Now, mind you, Andrew Yang is no software or AI expert but he is connected with many of them through his business ventures. Okay, enough about Andrew Yang. What many don’t realize about the software engineering profession is that we have been using automation to write code since its infancy. Examples can be seen in external libraries, attribute accessors, active record, scaffolding, generators, test extradition, mass instructors, loop statements and gems. Anything that allows the engineer to focus on higher-level logic instead of writing a hundred if…else statements is a welcome advancement. Great, so what does the future hold?

Bayou

In May of 2018, with funding from Google and the US Military, Rice University released a project called Bayou. It was designed to take “neural sketches” of every Java file on Github (it can only read and write Java). It would then compile these hundreds of thousands of sketches and compile them to start pattern matching lines of code to see what is happening within the program. The user then gives Bayou a few keywords and it builds a neural sketch of its best guess. In this case, an API call:

In the same way that scaffolding has its pitfalls due to unnecessary files, Bayou has the same burden. It just returns the only three APIs it can and has no way of assigning logic once received.

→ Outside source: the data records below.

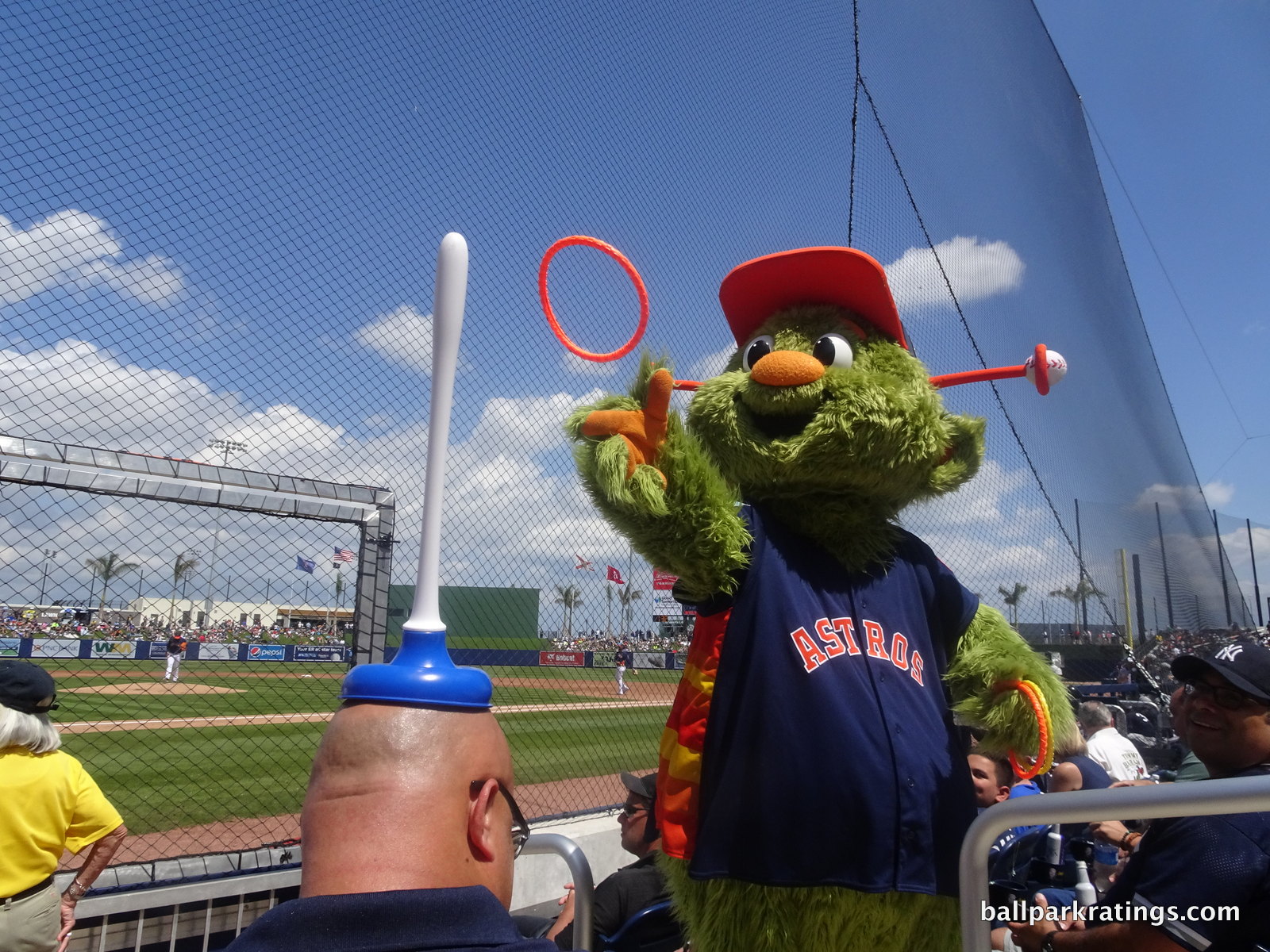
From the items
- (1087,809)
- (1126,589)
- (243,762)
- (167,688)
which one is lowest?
(243,762)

Here is another snippet returned from Bayou. Here we can see an IF statement comparing identical variables equal to each other. To add insult to injury, the variable is never defined in the entire neural sketch and Bayou cannot interpret wildcards.

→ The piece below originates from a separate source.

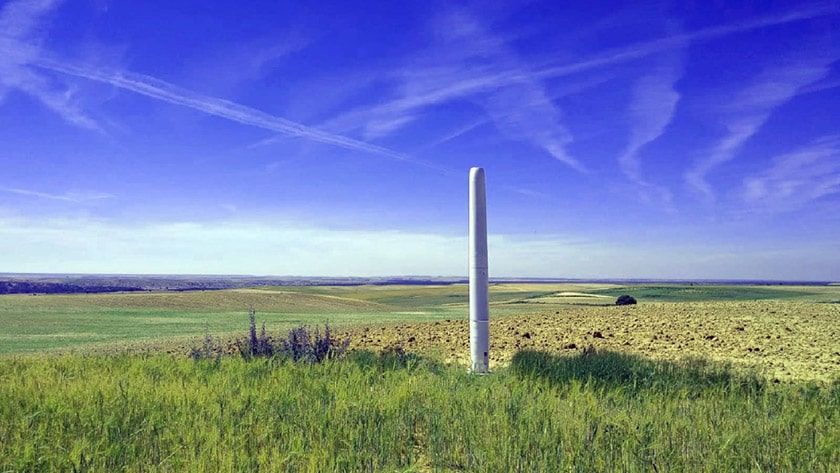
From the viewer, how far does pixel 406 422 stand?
222 inches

Holes could be poked in Bayou’s code all day but it will improve with time. API calls are considered a pretty low-level task in software engineering. When it comes to making business decisions of feature rollouts and UI/UX design, Bayou has lightyears to go. The next step will be installing Bayou in an IDE, much like a snippet generator.

Complex Systems

April 10th, 2014 a woman in Seattle hears a rustling at her front door and calls 9–1–1. The line is busy. 9–1–1 is…BUSY?!?! She proceeds to call 36 more times, busy every time. She ended up scaring him off with a kitchen knife but it could have been worse. She’s not the only one either, it rang busy for a duration of 6 hours for 11 million Americans. Nobody knew where to turn, everybody pointing their finger at somebody else. The issue ended up being on a server in Englewood, CO ran by a company called Intrado. One of their engineers had set a function to increment every 9–1–1 call so they would have a unique instance holding info like a timestamp and GPS coordinates. The engineer also set a max number in the millions thinking it would never be hit. They were wrong. The issue took so long to pinpoint because no tests were written to flag the function on the assumption that they weren’t necessary.

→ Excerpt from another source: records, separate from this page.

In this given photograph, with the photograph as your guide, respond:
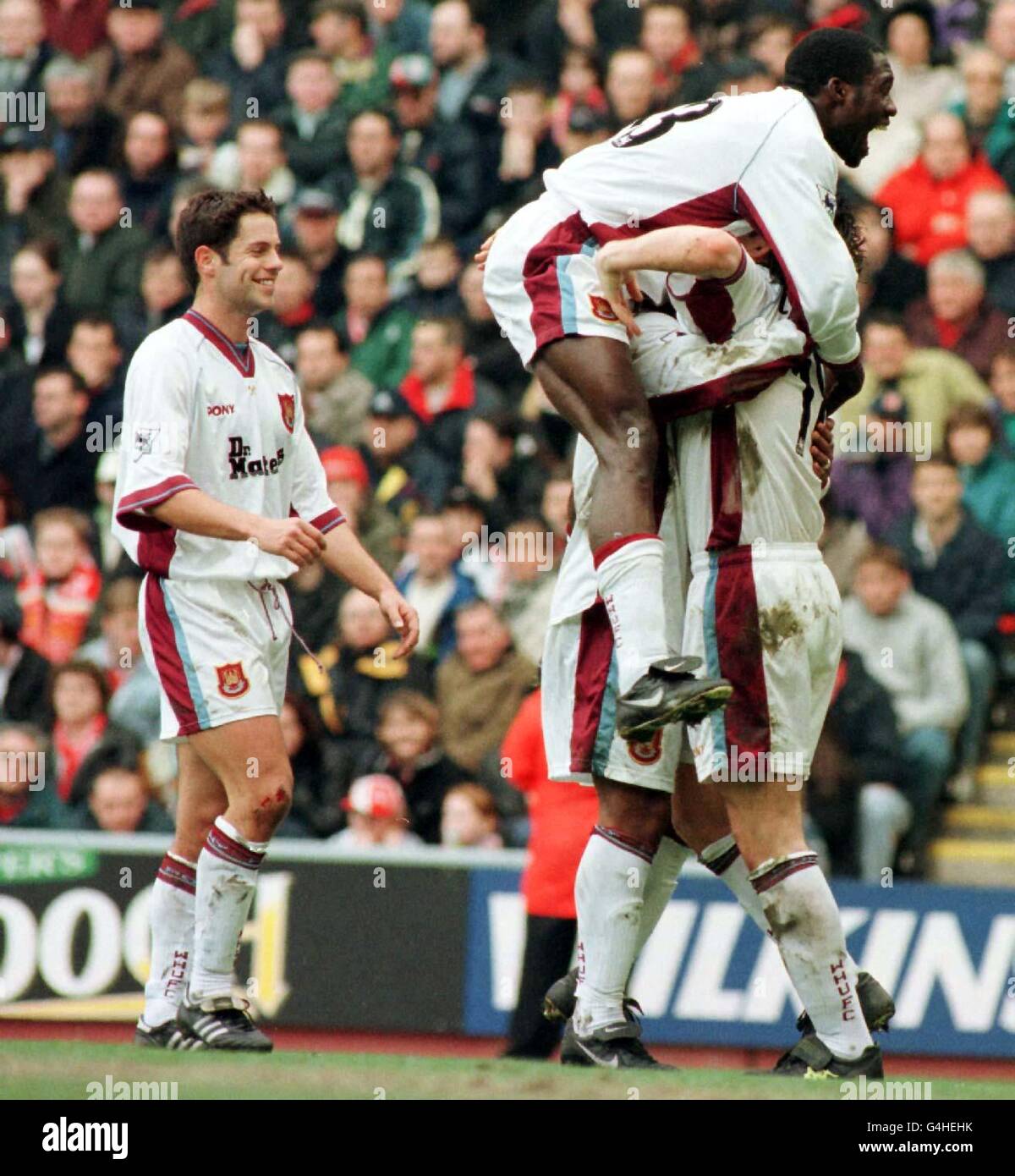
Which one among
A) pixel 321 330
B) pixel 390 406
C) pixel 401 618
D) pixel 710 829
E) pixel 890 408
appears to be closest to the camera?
pixel 710 829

In 2015 United Airlines had to ground their entire fleet worldwide because of a problem with their “departure-management system.” Examples of software failures are endless. We’re humans, after all. Now imagine a software system failing and nobody in the world can decipher the code. That wouldn’t be a system that would be safe to install with any lives at stake. We must be able to debug our code when it inevitably fails.

Conclusion

Software systems are always increasing in complexity. If no one can decipher the program then it simply can’t be rolled out. For that reason alone, automation isn’t coming for software engineers. Add it currently not being where close to the ability, having no business sense, no design sense and no way to feed it deliverables then the future remains bright for software engineers. AI will continue to be there to make your life a little easier but it isn’t coming for your job in the foreseeable.

I leave you with a quote from Marc Andreessen, “The spread of computers and the internet will put jobs in two categories: people who tell computers what to do, and people who are told by computers what to do.”